Department of Cardiology, Tokyo Women's Medical University Medical Center East, Tokyo, Japan.
Department of Cardiology, Tokyo Women's Medical University Medical Center East, Tokyo, Japan.
Thromb Res. 2022 Aug;216:90-96. doi: 10.1016/j.thromres.2022.06.007. Epub 2022 Jun 24.
Patients with COVID-19 and cardiovascular disease risk factors (CVDRF) have been reported to develop coagulation abnormalities frequently. However, there are limitations in conventional predictive models for the occurrence of thromboembolism in patients with COVID-19 and CVDRF.
Among data on 1518 hospitalized patients with COVID-19 registered with CLAVIS-COVID, a Japanese nationwide cohort study, 693 patients with CVDRF were subjected to least absolute shrinkage and selection operator (LASSO) analysis; a method of shrinking coefficients for reducing variance and minimizing bias to increase predictive accuracy. LASSO analysis was performed to identify risk factors for systemic thromboembolic events; occurrence of arterial and venous thromboembolism during the index hospitalization as the primary endpoint.

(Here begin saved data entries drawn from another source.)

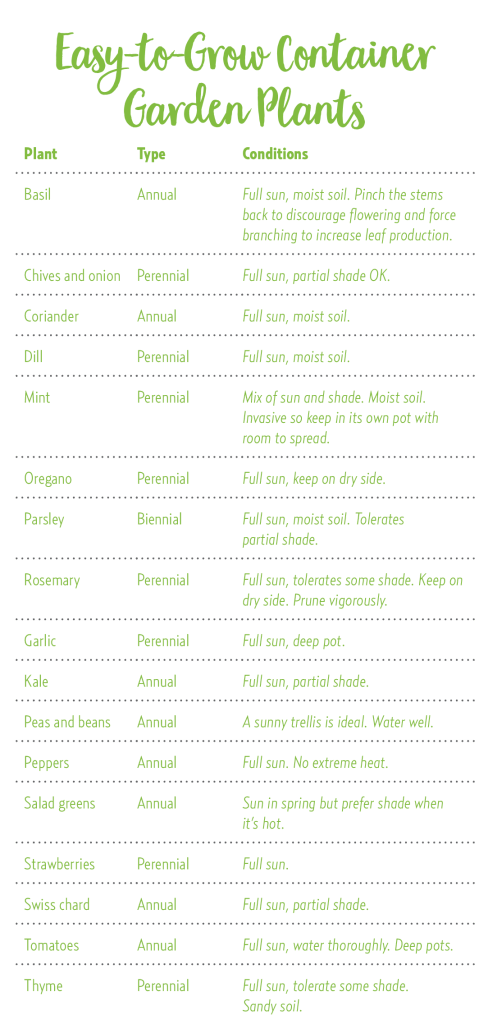 Easy-to-Grow Container Garden Plants

| Plant | Type | Conditions |
|---|---|---|
| Basil | Annual | Full sun, moist soil. Pinch the stems back to discourage flowering and force branching to increase leaf production. |
| Chives and onion | Perennial | Full sun, partial shade OK. |
| Coriander | Annual | Full sun, moist soil. |
| Dill | Perennial | Full sun, moist soil. |
| Mint | Perennial | Mix of sun and shade. Moist soil. Invasive so keep in its own pot with room to spread. |
| Oregano | Perennial | Full sun, keep on dry side. |
| Parsley | Biennial | Full sun, moist soil. Tolerates partial shade. |
| Rosemary | Perennial | Full sun, tolerates some shade. Keep on dry side. Prune vigorously. |
| Garlic | Perennial | Full sun, deep pot. |
| Kale | Annual | Full sun, partial shade. |
| Peas and beans | Annual | A sunny trellis is ideal. Water well. |
| Peppers | Annual | Full sun. No extreme heat. |
| Salad greens | Annual | Sun in spring but prefer shade when it's hot. |
| Strawberries | Perennial | Full sun. |
| Swiss chard | Annual | Full sun, partial shade. |
| Tomatoes | Annual | Full sun, water thoroughly. Deep pots. |
| Thyme | Perennial | Full sun, tolerate some shade. Sandy soil. |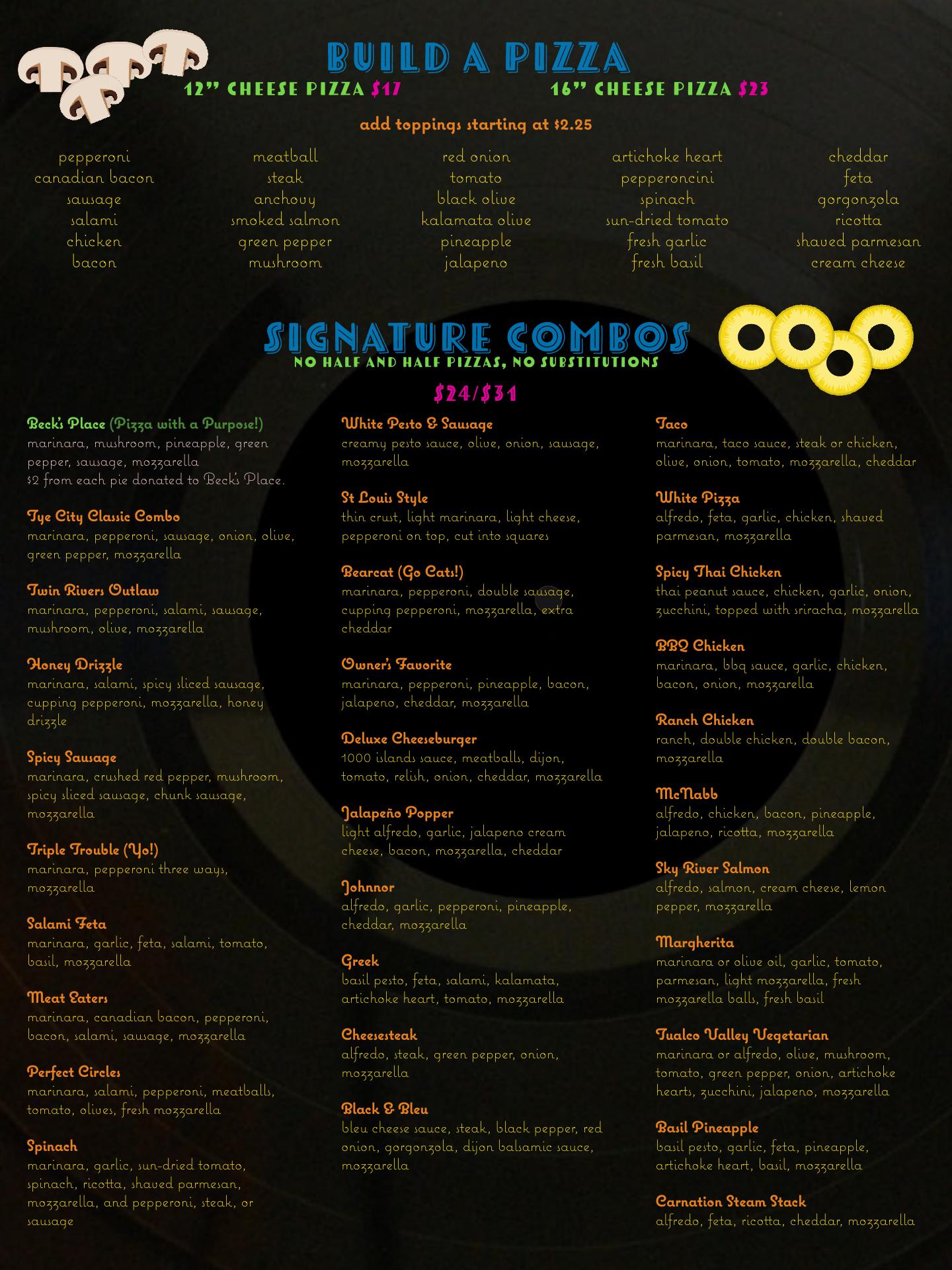 BUILD A PIZZA

12" CHEESE PIZZA $17    16" CHEESE PIZZA $23

add toppings starting at $2.25

pepperoni
canadian bacon
sausage
salami
chicken
bacon

meatball
steak
anchovy
smoked salmon
green pepper
mushroom

red onion
tomato
black olive
kalamata olive
pineapple
jalapeno

artichoke heart
pepperoncini
spinach
sun-dried tomato
fresh garlic
fresh basil

cheddar
feta
gorgonzola
ricotta
shaved parmesan
cream cheese

SIGNATURE COMBOS
NO HALF AND HALF PIZZAS, NO SUBSTITUTIONS

$24/$31

Beck's Place (Pizza with a Purpose!)
marinara, mushroom, pineapple, green pepper, sausage, mozzarella
$2 from each pie donated to Beck's Place.

Tye City Classic Combo
marinara, pepperoni, sausage, onion, olive, green pepper, mozzarella

Twin Rivers Outlaw
marinara, pepperoni, salami, sausage, mushroom, olive, mozzarella

Honey Drizzle
marinara, salami, spicy sliced sausage, cupping pepperoni, mozzarella, honey drizzle

Spicy Sausage
marinara, crushed red pepper, mushroom, spicy sliced sausage, chunk sausage, mozzarella

Triple Trouble (Yo!)
marinara, pepperoni three ways, mozzarella

Salami Feta
marinara, garlic, feta, salami, tomato, basil, mozzarella

Meat Eaters
marinara, canadian bacon, pepperoni, bacon, salami, sausage, mozzarella

Perfect Circles
marinara, salami, pepperoni, meatballs, tomato, olives, fresh mozzarella

Spinach
marinara, garlic, sun-dried tomato, spinach, ricotta, shaved parmesan, mozzarella, and pepperoni, steak, or sausage

White Pesto & Sausage
creamy pesto sauce, olive, onion, sausage, mozzarella

St Louis Style
thin crust, light marinara, light cheese, pepperoni on top, cut into squares

Bearcat (Go Cats!)
marinara, pepperoni, double sausage, cupping pepperoni, mozzarella, extra cheddar

Owner's Favorite
marinara, pepperoni, pineapple, bacon, jalapeno, cheddar, mozzarella

Deluxe Cheeseburger
1000 islands sauce, meatballs, dijon, tomato, relish, onion, cheddar, mozzarella

Jalapeño Popper
light alfredo, garlic, jalapeno cream cheese, bacon, mozzarella, cheddar

Johnnor
alfredo, garlic, pepperoni, pineapple, cheddar, mozzarella

Greek
basil pesto, feta, salami, kalamata, artichoke heart, tomato, mozzarella

Cheesesteak
alfredo, steak, green pepper, onion, mozzarella

Black & Bleu
bleu cheese sauce, steak, black pepper, red onion, gorgonzola, dijon balsamic sauce, mozzarella

Taco
marinara, taco sauce, steak or chicken, olive, onion, tomato, mozzarella, cheddar

White Pizza
alfredo, feta, garlic, chicken, shaved parmesan, mozzarella

Spicy Thai Chicken
thai peanut sauce, chicken, garlic, onion, zucchini, topped with sriracha, mozzarella

BBQ Chicken
marinara, bbq sauce, garlic, chicken, bacon, onion, mozzarella

Ranch Chicken
ranch, double chicken, double bacon, mozzarella

McNabb
alfredo, chicken, bacon, pineapple, jalapeno, ricotta, mozzarella

Sky River Salmon
alfredo, salmon, cream cheese, lemon pepper, mozzarella

Margherita
marinara or olive oil, garlic, tomato, parmesan, light mozzarella, fresh mozzarella balls, fresh basil

Tualco Valley Vegetarian
marinara or alfredo, olive, mushroom, tomato, green pepper, onion, artichoke hearts, zucchini, jalapeno, mozzarella

Basil Pineapple
basil pesto, garlic, feta, pineapple, artichoke heart, basil, mozzarella

Carnation Steam Stack
alfredo, feta, ricotta, cheddar, mozzarella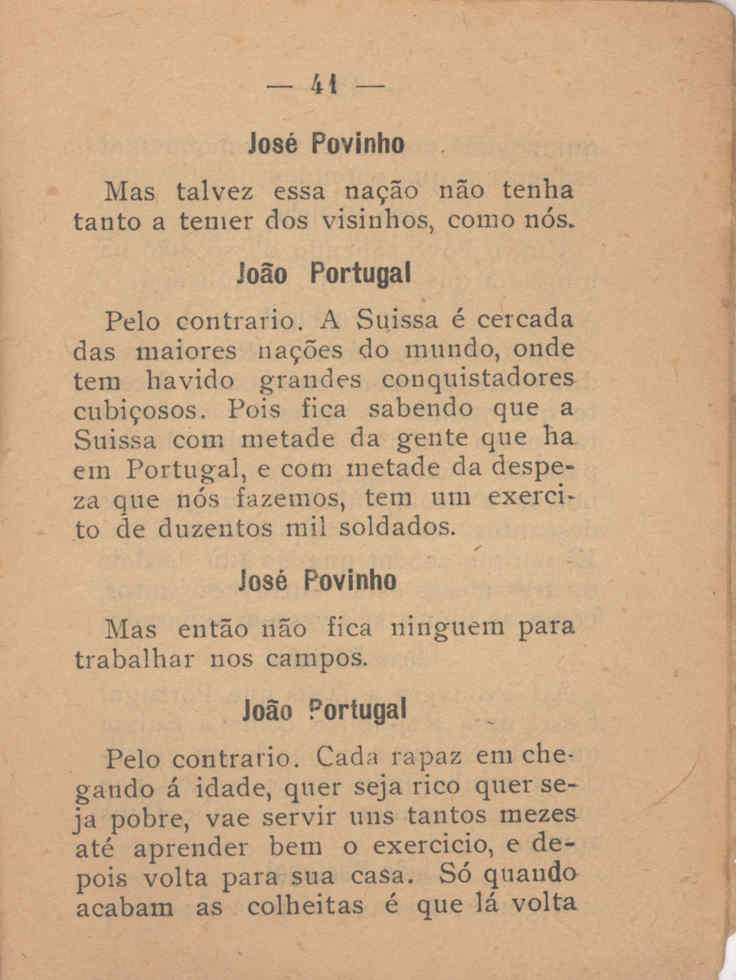 — 41 —

José Povinho

Mas talvez essa nação não tenha tanto a temer dos visinhos, como nós.

João Portugal

Pelo contrario. A Suissa é cercada das maiores nações do mundo, onde tem havido grandes conquistadores cubiçosos. Pois fica sabendo que a Suissa com metade da gente que ha em Portugal, e com metade da despeza que nós fazemos, tem um exercito de duzentos mil soldados.

José Povinho

Mas então não fica ninguem para trabalhar nos campos.

João Portugal

Pelo contrario. Cada rapaz em chegando á idade, quer seja rico quer seja pobre, vae servir uns tantos mezes até aprender bem o exercicio, e depois volta para sua casa. Só quando acabam as colheitas é que lá volta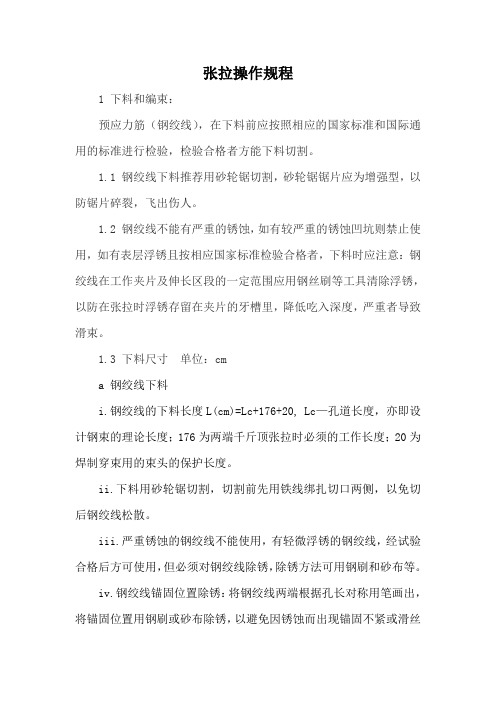 张拉操作规程

1 下料和编束：

预应力筋（钢绞线），在下料前应按照相应的国家标准和国际通用的标准进行检验，检验合格者方能下料切割。

1.1 钢绞线下料推荐用砂轮锯切割，砂轮锯锯片应为增强型，以防锯片碎裂，飞出伤人。

1.2 钢绞线不能有严重的锈蚀，如有较严重的锈蚀凹坑则禁止使用，如有表层浮锈且按相应国家标准检验合格者，下料时应注意：钢绞线在工作夹片及伸长区段的一定范围应用钢丝刷等工具清除浮锈，以防在张拉时浮锈存留在夹片的牙槽里，降低吃入深度，严重者导致滑束。

1.3 下料尺寸　单位：cm

a 钢绞线下料

i.钢绞线的下料长度 L(cm)=Lc+176+20, Lc—孔道长度，亦即设计钢束的理论长度；176 为两端千斤顶张拉时必须的工作长度；20 为焊制穿束用的束头的保护长度。

ii.下料用砂轮锯切割，切割前先用铁线绑扎切口两侧，以免切后钢绞线松散。

iii.严重锈蚀的钢绞线不能使用，有轻微浮锈的钢绞线，经试验合格后方可使用，但必须对钢绞线除锈，除锈方法可用钢刷和砂布等。

iv.钢绞线锚固位置除锈：将钢绞线两端根据孔长对称用笔画出，将锚固位置用钢刷或砂布除锈，以避免因锈蚀而出现锚固不紧或滑丝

LASSO analysis identified a prior systemic thromboembolism, male sex, hypoxygenemia requiring invasive mechanical ventilation support, C-reactive protein levels and D-dimer levels at admission, and congestion on chest X-ray at admission as potential risk factors for the primary endpoint. The developed risk model consisting of these risk factors showed good discriminative performance (AUC-ROC: 0.83, 95 % confidence interval [CI]: 0.77-0.90), which was significantly better than that shown by D-dimer (AUC-ROC: 0.70, 95 % CI: 0.60-0.80) (p < 0.001). Furthermore, systemic embolic events were independently associated with in-hospital mortality (adjusted odds ratio: 3.29; 95 % CI: 1.31-8.00).
Six parameters readily available at the time of admission were identified as risk factors for thromboembolic events, and these may be capable of stratifying the risk of in-hospital thromboembolic events, which are associated with in-hospital mortality, in patients with COVID-19 and CVDRF.
有报道称,患有 COVID-19 和心血管疾病风险因素(CVDRF)的患者经常出现凝血异常。然而,对于 COVID-19 和 CVDRF 患者发生血栓栓塞的常规预测模型存在局限性。
在 CLAVIS-COVID 日本全国性队列研究中,对 1518 名住院 COVID-19 患者的数据进行了分析,其中 693 名患者患有 CVDRF,对其进行了最小绝对收缩和选择算子(LASSO)分析;这是一种缩小系数的方法,用于减少方差并最小化偏差,以提高预测准确性。LASSO 分析用于确定发生全身性血栓栓塞事件的危险因素;将住院期间发生的动脉和静脉血栓栓塞事件作为主要终点。
LASSO 分析确定了既往全身性血栓栓塞、男性、需要侵入性机械通气支持的低氧血症、入院时 C 反应蛋白水平和 D-二聚体水平、入院时胸部 X 射线显示充血等作为主要终点的潜在危险因素。由这些危险因素组成的风险模型显示出良好的区分性能(AUC-ROC:0.83,95%置信区间 [CI]:0.77-0.90),明显优于 D-二聚体(AUC-ROC:0.70,95% CI:0.60-0.80)(p<0.001)。此外,全身性栓塞事件与住院期间死亡率独立相关(调整后比值比:3.29;95%CI:1.31-8.00)。
在入院时即可获得的 6 个参数被确定为血栓栓塞事件的危险因素,这些因素可能能够对 COVID-19 和 CVDRF 患者住院期间血栓栓塞事件的风险进行分层,而这些事件与住院期间死亡率相关。